Ron débloque

Six ans déjà que les studios Disney développaient le thème de l'amitié entre un robot fort sympathique, Baymax, et son maître Hiro Hamada dans Les Nouveaux héros, un film d'animation aux accents japonisants transformé en quête contre le mal. Aujourd'hui, les fraîchement nouveaux-nés Locksmith Animation Studios reprennent cette thématique en la transposant dans un autre univers, plus édulcoré. Dans un futur relativement proche, la société Bubble décide de commercialiser des « B*Bot », des robots intelligents à la forme cylindrique capables de compiler instantanément toutes les informations concernant son propriétaire, sur un cloud d'une grandeur colossale.

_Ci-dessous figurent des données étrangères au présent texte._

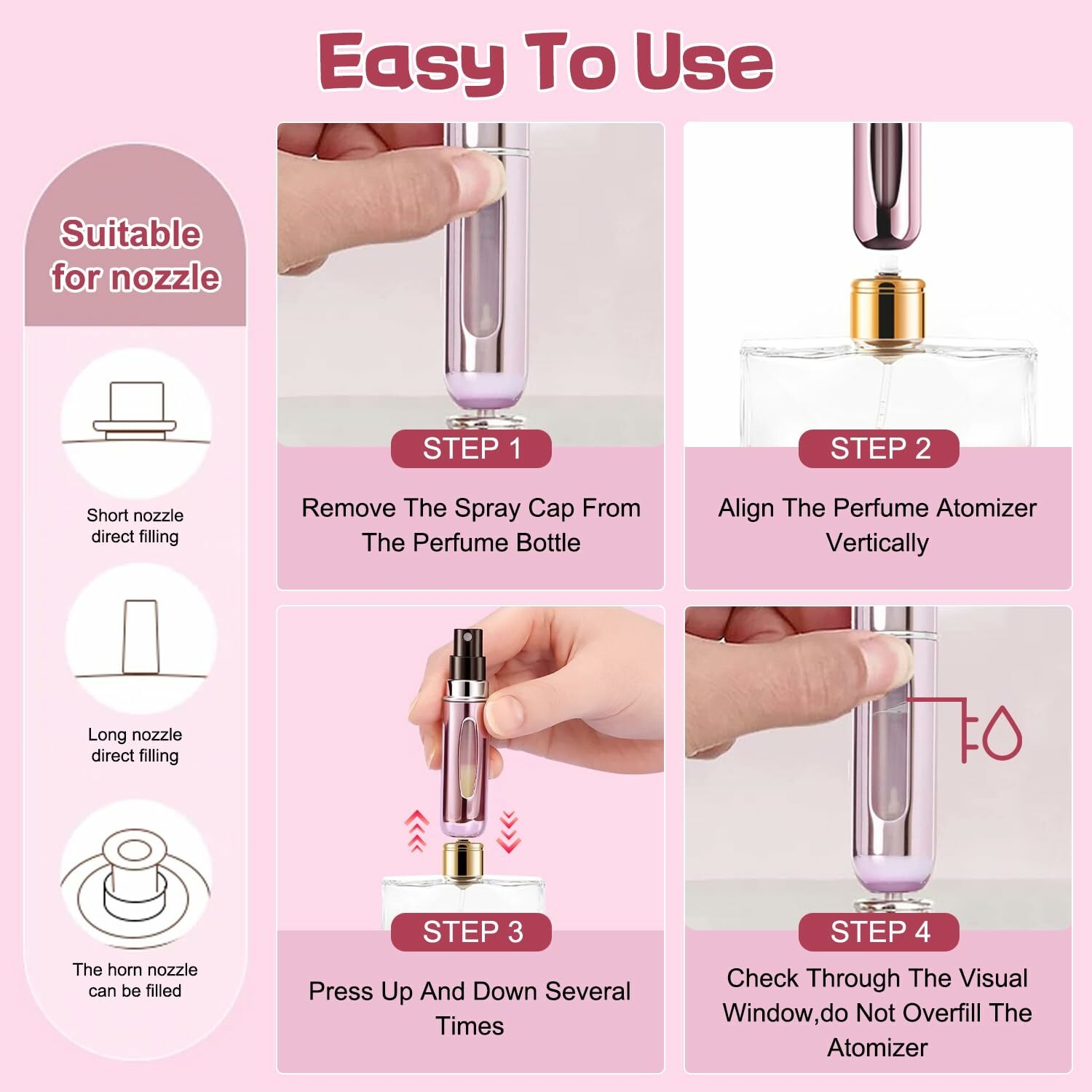 Easy To Use

Suitable for nozzle

Short nozzle direct filling

Long nozzle direct filling

The horn nozzle can be filled

STEP 1

Remove The Spray Cap From The Perfume Bottle

STEP 2

Align The Perfume Atomizer Vertically

STEP 3

Press Up And Down Several Times

STEP 4

Check Through The Visual Window,do Not Overfill The Atomizer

Ces robots deviennent évidemment les plus fidèles amis des enfants, sauf pour Barney Pudowski, garçon solitaire passionné de roches et isolé du reste de ses camarades. Mais, au lendemain de son anniversaire et face à la détresse du jeune homme, son père et sa grand-mère achètent Ron, un B*Bot tombé du camion mais dont les dysfonctionnements permanents vont propulser le garçonnet dans des aventures insoupçonnées...

En s'affranchissant des codes imposés ces dernières années par la firme aux grandes oreilles, Ron débloque se distingue avant tout par son animation réussie. Du design des personnages aux décors, le film laisse apparaître une profusion de couleurs et des ambitions futuristes assumées. Même si certains arrière-plans manquent parfois de profondeur et que l'aspect global de certains lieux, comme le siège social de Bubble, aurait gagné à être stylisé, d'autres espaces, à l'image de la maison de Barney, fourmillent de détails et apportent de la chaleur à l'ensemble. L'aspect des personnages est également une réussite : leur forme, toute personnelle qu'elle soit, traduisant une partie de leur personnalité. De la bonhommie de Barney à la mignonnerie de Ron en passant par la rondeur de la grand-mère ou la minceur du père, il est évident que les réalisateurs ont pensé leur oeuvre pour en faire un tout cohérent.

Après une première partie contextualisant l'arrivée des B*Bot dans le quotidien des personnages, l'apparition du personnage de Ron insuffle une nouvelle dynamique à la narration. Dévergondé, singulier, Ron n'est pas ce robot calibré que tous les autres enfants possèdent : sa maladresse et sa détermination débouchent alors sur des situations cocasses dont le comique ne s'essouffle jamais ni ne montre de lourdeurs. Les scénaristes ont su doser la quantité de gags, saupoudrant l'humour tout en alternant les tonalités. S'il est vrai que le dernier tiers de l'oeuvre souffre de quelques longueurs et s'embarque dans une salvation longuette, l'histoire se déroule logiquement sous nos yeux, au rythme des questionnements protagonistiques. En ressortent des thématiques plus profondes abordées dans le cadre, notamment, du cercle familial de Barney : un père isolé, contraint de marchander des objets de pacotilles avec les entreprises étrangères pour vivre convenablement ; une grand-mère - burlesque et attachante - obligée d'assurer l'éducation d'un petit-fils privé de mère ; une machine connectée dont la possession panurgique questionne.

Révolutionnaires ou inquiétants, ces bonhommes métalliques envahissent les cours de récréation, de la maternelle au collège, en promettant des amitiés immédiates grâce à l'agrandissement du cercle des connaissances personnelles et ce, en fonction des centres d'intérêts perçus par les droïdes. Dans cette optique, le long-métrage pointe de manière satirique l'influence des réseaux sociaux et la volonté toujours plus démesurée des GAFAM de faire du profit. On reconnaîtra dans le personnage de l'ambitieux directeur de l'entreprise technologique Bubble un avatar hyperbolique de Steve Jobs ou Marc Zuckerberg, inscrit dans une dynamique du data-profit, et dont la préoccupation du bien-être humain est reléguée en triple arrière-plan. Une mise en évidence efficace de l'absurdité et de la futilité des amitiés sur la toile, cadenassant les jeunes dans des sphères finalement malheureuses, qui auréole l'amitié réelle, fruit d'une recherche permenante de la connivence.

Sans être moralisateur, Ron débloque aborde avec humour et sensibilité les conséquences, souvent désastreuses, de l'omniprésence des technologies sur les jeunes populations. Nul doute que cet adorable Tic-Tac à la sophistication corrompue s'attirera les faveurs d'un public attendri, qui verra dans sa relation avec Barney, à l'instar d'E.T. et Elliott, une défense honnête des individualités et de la différence.